Why attend predatory colleges in the US? - azhenley
https://academia.stackexchange.com/q/64834/746
======
westurner
> _Why would people attend predatory colleges?_

Why would people make an investment with insufficient ROI (Return on
Investment)?

Insufficient information.

College Scorecard [1] is a database with a web interface for finding and
comparing schools according to a number of objective criteria.
CollegeScorecard launched in 2015. It lists "Average Annual Cost", "Graduation
Rate", and "Salary After Attending" on the search results pages. When you
review a detail page for an institution, there are many additional statistics;
things like: "Typical Total Debt After Graduation" and "Typical Monthly Loan
Payment".

The raw data behind CollegeScorecard can be downloaded from [2]. The
"data_dictionary" tab of the "Data Dictionary" spreadsheet describes the data
schema.

[1] [https://collegescorecard.ed.gov](https://collegescorecard.ed.gov)

[2]
[https://collegescorecard.ed.gov/data/](https://collegescorecard.ed.gov/data/)
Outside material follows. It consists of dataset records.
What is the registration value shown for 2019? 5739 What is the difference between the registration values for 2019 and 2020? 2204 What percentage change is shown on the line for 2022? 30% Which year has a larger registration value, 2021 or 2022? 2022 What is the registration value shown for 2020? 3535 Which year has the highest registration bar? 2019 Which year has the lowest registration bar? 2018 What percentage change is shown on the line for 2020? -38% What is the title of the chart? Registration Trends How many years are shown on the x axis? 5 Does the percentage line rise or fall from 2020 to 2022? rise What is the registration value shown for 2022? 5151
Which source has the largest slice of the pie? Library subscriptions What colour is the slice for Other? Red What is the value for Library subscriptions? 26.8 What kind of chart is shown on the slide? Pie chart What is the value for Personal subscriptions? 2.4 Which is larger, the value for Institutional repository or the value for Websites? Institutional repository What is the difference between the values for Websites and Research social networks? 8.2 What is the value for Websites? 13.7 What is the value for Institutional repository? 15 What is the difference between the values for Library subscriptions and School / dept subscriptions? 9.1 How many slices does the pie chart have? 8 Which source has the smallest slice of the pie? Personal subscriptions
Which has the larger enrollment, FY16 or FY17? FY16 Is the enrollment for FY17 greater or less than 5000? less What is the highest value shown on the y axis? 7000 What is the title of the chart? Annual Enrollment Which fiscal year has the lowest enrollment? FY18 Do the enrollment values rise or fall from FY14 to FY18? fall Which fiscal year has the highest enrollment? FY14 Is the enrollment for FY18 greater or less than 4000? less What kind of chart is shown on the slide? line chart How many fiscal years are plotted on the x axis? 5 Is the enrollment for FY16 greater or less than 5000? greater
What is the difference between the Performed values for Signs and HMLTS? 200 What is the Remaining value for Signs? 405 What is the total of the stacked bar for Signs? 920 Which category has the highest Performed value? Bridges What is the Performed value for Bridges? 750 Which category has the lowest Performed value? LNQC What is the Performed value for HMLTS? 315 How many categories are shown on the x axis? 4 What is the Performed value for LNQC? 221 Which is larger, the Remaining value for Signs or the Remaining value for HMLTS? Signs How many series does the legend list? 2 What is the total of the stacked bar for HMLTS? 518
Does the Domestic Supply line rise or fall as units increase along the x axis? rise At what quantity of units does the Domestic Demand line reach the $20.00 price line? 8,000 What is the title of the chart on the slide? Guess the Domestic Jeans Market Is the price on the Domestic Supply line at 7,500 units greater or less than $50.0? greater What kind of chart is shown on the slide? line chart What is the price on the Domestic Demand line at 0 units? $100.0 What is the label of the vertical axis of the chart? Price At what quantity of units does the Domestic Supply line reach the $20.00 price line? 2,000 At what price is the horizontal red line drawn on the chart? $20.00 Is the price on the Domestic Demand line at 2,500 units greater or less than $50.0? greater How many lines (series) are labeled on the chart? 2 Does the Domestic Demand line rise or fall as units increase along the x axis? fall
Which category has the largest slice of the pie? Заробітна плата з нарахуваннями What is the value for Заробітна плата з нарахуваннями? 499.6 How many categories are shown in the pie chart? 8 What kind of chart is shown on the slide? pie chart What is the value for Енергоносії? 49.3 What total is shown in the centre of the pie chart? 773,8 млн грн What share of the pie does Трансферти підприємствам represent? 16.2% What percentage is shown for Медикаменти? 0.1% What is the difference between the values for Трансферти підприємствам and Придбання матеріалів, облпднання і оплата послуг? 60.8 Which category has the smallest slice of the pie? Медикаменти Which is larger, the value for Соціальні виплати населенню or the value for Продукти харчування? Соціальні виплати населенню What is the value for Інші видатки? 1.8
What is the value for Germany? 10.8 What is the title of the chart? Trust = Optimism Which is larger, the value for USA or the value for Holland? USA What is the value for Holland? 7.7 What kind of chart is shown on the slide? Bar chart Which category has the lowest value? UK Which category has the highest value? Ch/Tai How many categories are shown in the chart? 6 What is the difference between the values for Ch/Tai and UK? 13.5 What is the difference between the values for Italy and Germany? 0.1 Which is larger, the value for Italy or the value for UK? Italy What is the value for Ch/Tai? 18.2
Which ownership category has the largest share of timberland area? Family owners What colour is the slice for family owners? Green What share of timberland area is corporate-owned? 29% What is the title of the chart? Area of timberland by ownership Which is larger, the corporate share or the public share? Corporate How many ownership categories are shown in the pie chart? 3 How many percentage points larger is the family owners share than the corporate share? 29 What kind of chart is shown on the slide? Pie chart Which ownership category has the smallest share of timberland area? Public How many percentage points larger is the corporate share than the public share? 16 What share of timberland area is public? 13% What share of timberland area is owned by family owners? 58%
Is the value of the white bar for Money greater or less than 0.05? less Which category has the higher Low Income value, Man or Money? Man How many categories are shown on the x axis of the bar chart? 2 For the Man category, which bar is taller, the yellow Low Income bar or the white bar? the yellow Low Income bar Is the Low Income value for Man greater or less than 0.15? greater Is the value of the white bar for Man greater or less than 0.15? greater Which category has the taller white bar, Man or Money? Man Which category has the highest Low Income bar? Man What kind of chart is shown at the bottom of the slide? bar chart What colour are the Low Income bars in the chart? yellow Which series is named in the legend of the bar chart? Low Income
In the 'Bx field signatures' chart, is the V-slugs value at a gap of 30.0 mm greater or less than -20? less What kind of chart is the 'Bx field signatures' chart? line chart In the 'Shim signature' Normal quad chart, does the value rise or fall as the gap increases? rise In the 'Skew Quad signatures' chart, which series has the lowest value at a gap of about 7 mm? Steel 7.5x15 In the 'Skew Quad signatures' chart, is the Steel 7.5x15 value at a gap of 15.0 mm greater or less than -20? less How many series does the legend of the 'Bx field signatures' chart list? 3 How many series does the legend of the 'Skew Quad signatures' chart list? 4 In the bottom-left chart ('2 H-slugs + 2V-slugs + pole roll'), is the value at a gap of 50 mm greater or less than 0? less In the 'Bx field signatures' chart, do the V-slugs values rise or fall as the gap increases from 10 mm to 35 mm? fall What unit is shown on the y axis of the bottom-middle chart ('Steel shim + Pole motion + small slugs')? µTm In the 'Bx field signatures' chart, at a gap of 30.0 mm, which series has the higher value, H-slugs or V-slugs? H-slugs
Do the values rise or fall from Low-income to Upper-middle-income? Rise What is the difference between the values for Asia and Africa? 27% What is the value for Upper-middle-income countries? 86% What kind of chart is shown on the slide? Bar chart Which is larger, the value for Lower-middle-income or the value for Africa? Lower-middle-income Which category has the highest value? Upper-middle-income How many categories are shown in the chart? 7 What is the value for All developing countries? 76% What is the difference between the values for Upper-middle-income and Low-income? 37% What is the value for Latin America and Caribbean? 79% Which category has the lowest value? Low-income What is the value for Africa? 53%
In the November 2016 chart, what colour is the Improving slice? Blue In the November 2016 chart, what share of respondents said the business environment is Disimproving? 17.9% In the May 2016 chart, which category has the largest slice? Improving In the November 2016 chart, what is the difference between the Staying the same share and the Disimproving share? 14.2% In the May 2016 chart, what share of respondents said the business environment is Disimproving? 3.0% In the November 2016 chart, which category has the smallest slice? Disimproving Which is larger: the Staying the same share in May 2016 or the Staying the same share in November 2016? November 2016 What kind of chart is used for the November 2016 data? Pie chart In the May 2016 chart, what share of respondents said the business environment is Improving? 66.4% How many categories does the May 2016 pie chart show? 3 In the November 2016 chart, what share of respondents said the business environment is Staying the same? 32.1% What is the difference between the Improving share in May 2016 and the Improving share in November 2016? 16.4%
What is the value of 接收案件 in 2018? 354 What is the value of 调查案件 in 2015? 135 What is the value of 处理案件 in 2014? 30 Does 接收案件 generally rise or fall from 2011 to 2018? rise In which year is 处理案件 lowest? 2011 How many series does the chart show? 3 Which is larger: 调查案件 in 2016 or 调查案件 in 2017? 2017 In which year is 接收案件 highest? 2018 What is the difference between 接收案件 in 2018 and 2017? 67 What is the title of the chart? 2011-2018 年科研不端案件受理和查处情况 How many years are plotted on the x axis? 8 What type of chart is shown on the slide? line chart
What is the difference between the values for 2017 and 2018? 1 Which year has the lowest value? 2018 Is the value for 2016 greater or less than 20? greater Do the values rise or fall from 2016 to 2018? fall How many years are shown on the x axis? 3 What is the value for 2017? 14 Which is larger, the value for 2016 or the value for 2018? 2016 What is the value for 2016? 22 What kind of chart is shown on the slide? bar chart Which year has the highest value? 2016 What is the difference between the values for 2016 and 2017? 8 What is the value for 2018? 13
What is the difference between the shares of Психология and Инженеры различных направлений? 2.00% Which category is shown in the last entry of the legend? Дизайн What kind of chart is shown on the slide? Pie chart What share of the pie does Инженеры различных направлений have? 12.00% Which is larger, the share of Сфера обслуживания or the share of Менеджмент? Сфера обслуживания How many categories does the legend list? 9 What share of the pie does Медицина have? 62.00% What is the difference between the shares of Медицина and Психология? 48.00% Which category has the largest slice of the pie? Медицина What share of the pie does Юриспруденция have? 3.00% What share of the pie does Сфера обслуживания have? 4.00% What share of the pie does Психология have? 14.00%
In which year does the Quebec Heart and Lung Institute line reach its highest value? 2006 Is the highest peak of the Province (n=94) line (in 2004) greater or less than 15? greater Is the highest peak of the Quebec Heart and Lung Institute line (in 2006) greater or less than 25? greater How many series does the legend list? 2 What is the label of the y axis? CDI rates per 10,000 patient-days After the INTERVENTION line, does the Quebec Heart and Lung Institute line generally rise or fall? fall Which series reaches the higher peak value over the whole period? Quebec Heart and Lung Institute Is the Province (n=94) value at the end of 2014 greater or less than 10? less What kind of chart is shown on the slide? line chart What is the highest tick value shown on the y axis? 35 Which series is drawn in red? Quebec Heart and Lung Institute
Khan Academy > "College, careers, and more" [3] may be a helpful supplement
for funding a full-time college admissions counselor in a secondary education
institution

[3] [https://www.khanacademy.org/college-careers-
more](https://www.khanacademy.org/college-careers-more)

(I haven't the time to earn 10 _academia.stackexchange_ points in order to
earn the prestigious opportunity to contribute this answer to such a forum
with threaded comments. In the academic journal system, journals sell
academics' work (i.e. schema.org/ScholarlyArticle PDFs, mobile-compatible
responsive HTML 5, RDFa, JSON-LD structured data) and keep all of the
revenue).

"Because I need money for school! Next question. CPU: College Textbook costs
and CPI: All over time _t_?!"